17.1.     Zoals hiervoor onder 12.4 is overwogen, heeft het college zich er niet van vergewist dat de taxateur ter plekke is geweest en kennis had van de lokale situatie. Nu het college reeds hierom het advies van TAXgoed niet aan zijn besluitvorming ten grondslag heeft mogen leggen, behoeft het betoog van [appellant sub 1] over de inhoud van dat advies geen bespreking meer.

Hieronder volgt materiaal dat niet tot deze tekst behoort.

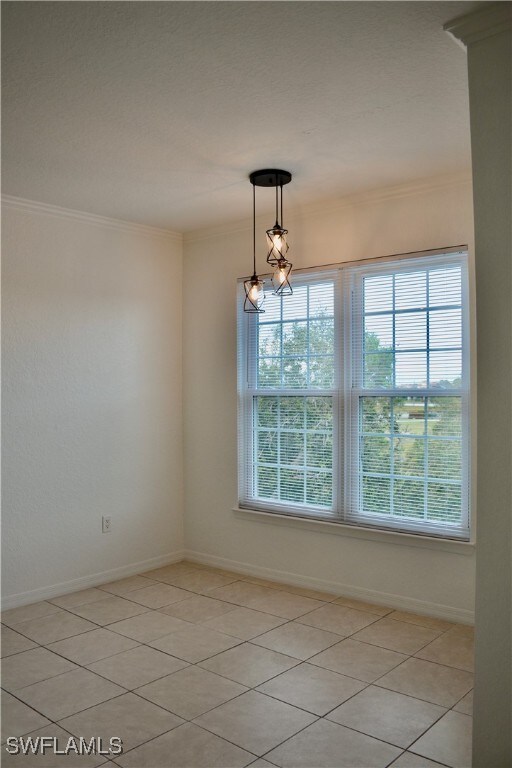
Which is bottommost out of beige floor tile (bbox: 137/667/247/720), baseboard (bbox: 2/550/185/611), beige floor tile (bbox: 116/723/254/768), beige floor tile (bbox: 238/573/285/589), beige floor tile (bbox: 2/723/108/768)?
beige floor tile (bbox: 2/723/108/768)

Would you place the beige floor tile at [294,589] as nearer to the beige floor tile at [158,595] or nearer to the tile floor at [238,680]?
the tile floor at [238,680]

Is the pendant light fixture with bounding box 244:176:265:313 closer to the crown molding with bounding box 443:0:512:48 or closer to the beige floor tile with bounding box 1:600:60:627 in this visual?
the crown molding with bounding box 443:0:512:48

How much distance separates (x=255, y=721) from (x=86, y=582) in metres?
2.18

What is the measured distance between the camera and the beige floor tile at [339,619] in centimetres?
372

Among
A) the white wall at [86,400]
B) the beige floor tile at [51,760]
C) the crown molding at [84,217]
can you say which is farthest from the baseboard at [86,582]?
the crown molding at [84,217]

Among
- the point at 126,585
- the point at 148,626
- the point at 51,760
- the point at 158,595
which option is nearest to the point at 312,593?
the point at 158,595

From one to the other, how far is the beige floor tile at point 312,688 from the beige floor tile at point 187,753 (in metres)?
0.44

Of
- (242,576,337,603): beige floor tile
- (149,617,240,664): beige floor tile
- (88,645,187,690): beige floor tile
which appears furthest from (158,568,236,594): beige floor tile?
(88,645,187,690): beige floor tile

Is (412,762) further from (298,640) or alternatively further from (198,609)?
(198,609)

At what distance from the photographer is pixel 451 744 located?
252cm

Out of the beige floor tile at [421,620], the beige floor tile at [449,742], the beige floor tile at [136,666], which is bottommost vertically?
the beige floor tile at [449,742]

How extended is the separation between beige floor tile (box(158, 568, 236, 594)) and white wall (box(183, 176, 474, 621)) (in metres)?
0.19

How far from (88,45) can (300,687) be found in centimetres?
282

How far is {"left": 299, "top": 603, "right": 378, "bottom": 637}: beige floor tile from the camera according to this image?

Normaal maatschappelijk risico

Omvang van het normaal maatschappelijk risico

18.    [appellante sub 2] betoogt, wederom onder verwijzing naar het advies van Langhout & Wiarda van 22 februari 2018, dat de rechtbank heeft miskend dat het normaal maatschappelijk risico door Thorbecke te laag is vastgesteld. Volgens Langhout & Wiarda betreft het hier een inbreidingslocatie, gelet op de twaalf vrijstaande woningen en de ontsluitingsweg die met het vrijstellings- en projectbesluit reeds mogelijk zijn gemaakt. Ook ontwikkelingen op een uitbreidingslocatie moeten echter in beginsel als normale maatschappelijke ontwikkelingen worden gezien die, gelet op de schaarse ruimte in Nederland, op enig moment in de lijn der verwachtingen liggen, hetgeen door Thorbecke ook is erkend. Bovendien is door Thorbecke gesteld dat de ontwikkeling naar aard en omvang past binnen de ruimtelijke structuur van de directe omgeving van [appellant sub 1] en het gemeentelijk beleid. Door desalniettemin te stellen dat een hoger normaal maatschappelijk risico dan 2% niet aan de orde is vanwege de afstand en de omvang van de schade, heeft Thorbecke miskend dat aan de afstand geen zelfstandige betekenis toekomt bij de vraag of sprake is van een normale maatschappelijke ontwikkeling en dat een relatief hogere schade niet betekent dat reeds daarom het normaal maatschappelijk risico niet hoger dan 2% kan zijn, aldus [appellante sub 2].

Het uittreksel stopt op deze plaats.